Owners who provide design consultation sessions for bidders to help them prepare their proposals was another issue discussed. It was suggested that these sessions can lead to the owners — consciously or unconsciously — actually coaching a favourite team in how to achieve the highest score.
Dicker said that Infrastructure Ontario ensures a level playing field by having “fairness monitors” in the room to ensure that no one bidder is given more detail than another.
The consolidation of engineering and construction companies was another hot topic. The panelists said they are increasingly facing situations where following an acquisition the combined engineering company ends up with teams on both sides of the table. Sometimes the amalgamated consulting engineering firm has one group acting on behalf of the government owner, and another group consulting for the private consortium. In other cases, the company has staff on two competing bidding teams. Obviously these situations give rise to a conflict of interest.
Dicker said that how they untangle the problem depends on what stage the project is at when the merger-acquisition of the consultants occurs. If the merger is prior to the project’s financial close, then it is their opinion that the bidder should have to replace their consultants. If the situation occurs after procurement and during construction, then they recommend the opposite: that the project owner removes the consultants from their team and allows the successful P3 bidder to keep them.
Dicker explained that Infrastructure Ontario must avoid conflicts of interest. “We pride ourselves on being fair,” she said.

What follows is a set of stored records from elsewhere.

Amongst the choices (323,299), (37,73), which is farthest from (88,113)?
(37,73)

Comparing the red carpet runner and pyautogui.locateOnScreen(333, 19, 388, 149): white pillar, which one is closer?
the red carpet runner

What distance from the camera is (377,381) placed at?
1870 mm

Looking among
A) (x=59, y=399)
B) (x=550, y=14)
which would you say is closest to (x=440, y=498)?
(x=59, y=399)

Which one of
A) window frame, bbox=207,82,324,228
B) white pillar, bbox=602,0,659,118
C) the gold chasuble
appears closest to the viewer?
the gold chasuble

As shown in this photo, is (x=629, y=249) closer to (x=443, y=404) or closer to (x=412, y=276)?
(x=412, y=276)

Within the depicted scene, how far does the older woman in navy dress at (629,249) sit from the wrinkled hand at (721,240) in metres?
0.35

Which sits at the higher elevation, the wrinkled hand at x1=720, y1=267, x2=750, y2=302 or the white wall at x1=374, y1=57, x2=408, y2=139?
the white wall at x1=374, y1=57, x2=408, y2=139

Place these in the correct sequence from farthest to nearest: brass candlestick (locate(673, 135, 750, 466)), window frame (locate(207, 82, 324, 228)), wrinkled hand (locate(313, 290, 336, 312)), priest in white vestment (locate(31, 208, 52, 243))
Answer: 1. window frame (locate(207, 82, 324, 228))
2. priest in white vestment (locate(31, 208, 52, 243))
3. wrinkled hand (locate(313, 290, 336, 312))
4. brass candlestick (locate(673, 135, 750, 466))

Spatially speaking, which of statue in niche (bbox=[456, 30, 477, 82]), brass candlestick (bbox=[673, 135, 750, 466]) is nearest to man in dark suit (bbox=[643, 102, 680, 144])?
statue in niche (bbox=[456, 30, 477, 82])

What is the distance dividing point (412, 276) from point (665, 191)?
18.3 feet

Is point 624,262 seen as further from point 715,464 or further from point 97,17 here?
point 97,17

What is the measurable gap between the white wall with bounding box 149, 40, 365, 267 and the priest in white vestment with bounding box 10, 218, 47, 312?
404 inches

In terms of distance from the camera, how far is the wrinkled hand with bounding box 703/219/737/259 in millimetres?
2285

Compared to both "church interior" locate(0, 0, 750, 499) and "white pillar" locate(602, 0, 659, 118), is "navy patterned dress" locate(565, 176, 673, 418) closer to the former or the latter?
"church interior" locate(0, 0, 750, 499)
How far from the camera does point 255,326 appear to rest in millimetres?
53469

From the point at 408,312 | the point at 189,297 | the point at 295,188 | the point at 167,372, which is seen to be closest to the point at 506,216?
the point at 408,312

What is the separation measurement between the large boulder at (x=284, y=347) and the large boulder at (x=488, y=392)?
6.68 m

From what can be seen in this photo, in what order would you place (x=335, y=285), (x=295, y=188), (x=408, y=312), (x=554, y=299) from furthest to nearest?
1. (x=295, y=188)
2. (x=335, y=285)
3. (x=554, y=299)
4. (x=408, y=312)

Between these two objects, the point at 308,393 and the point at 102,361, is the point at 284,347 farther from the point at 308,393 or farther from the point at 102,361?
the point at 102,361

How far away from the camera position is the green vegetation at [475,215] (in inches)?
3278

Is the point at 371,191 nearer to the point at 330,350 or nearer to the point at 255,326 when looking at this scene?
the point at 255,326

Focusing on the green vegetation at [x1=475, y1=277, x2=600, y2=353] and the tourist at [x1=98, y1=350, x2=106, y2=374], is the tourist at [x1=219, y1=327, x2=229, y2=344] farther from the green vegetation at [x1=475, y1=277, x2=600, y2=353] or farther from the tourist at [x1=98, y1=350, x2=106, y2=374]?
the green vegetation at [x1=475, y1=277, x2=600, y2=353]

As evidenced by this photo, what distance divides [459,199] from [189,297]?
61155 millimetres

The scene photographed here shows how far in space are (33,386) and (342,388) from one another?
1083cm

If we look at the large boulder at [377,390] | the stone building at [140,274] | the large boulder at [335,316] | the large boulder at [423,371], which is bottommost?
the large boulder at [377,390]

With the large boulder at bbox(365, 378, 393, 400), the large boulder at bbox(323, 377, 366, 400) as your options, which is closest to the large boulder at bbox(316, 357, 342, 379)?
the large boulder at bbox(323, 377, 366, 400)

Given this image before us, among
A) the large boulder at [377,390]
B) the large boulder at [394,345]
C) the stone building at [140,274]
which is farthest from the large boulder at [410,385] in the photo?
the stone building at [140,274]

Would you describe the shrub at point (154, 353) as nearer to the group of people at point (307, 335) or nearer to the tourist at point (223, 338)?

Wilson agreed, the owners “have no choice but to intervene,” in these cases, but said that there are ways that consolidating firms could manage these situations by setting up ethical walls. These would involve a firm finding ways to demonstrate that it can keep its internal systems and documentation on the two projects separate.
Another panelist, Doug Sanders of Borden Ladner Gervais, felt that the design community is sophisticated enough to police itself and deal fairly in these situations.
Another bugbear for P3 project owners is “professional bid teams.” The panel discussed how owners are becoming tired of finding out that once a project gets under way, the “stars” that were part of the P3 consortium’s bidding team are not actually working on the project. One panelist said that in these scenarios, “I’m seeing pretty annoyed owners wanting to impose bigger and bigger penalties.”
Sanders explained that what is happening is that consortia sometimes bid on two or three projects and they put forward the same high-profile team on them all. Once the firm has won the contract, the team moves on.
He suggested that owners could avoid such disappointments by scoring the bidding team based only on the three lowest ranking members. He also said that the issue of losing key individuals from a P3 team is a crucial issue not just during bidding, but also during construction. On one project he said, they had 10 different project managers in the first two years.
Also on the agenda was a discussion of “interface agreements,” which apply to the operations stages of P3 projects once they’re built. When problems arise between the contractor and the party that’s operating the facility, how much should the public owner be involved? Dicker said that at Infrastructure Ontario they expect the private partners to work things out between them, but conceded that there might be a need for more monitoring and for including interface conditions to be submitted with bids.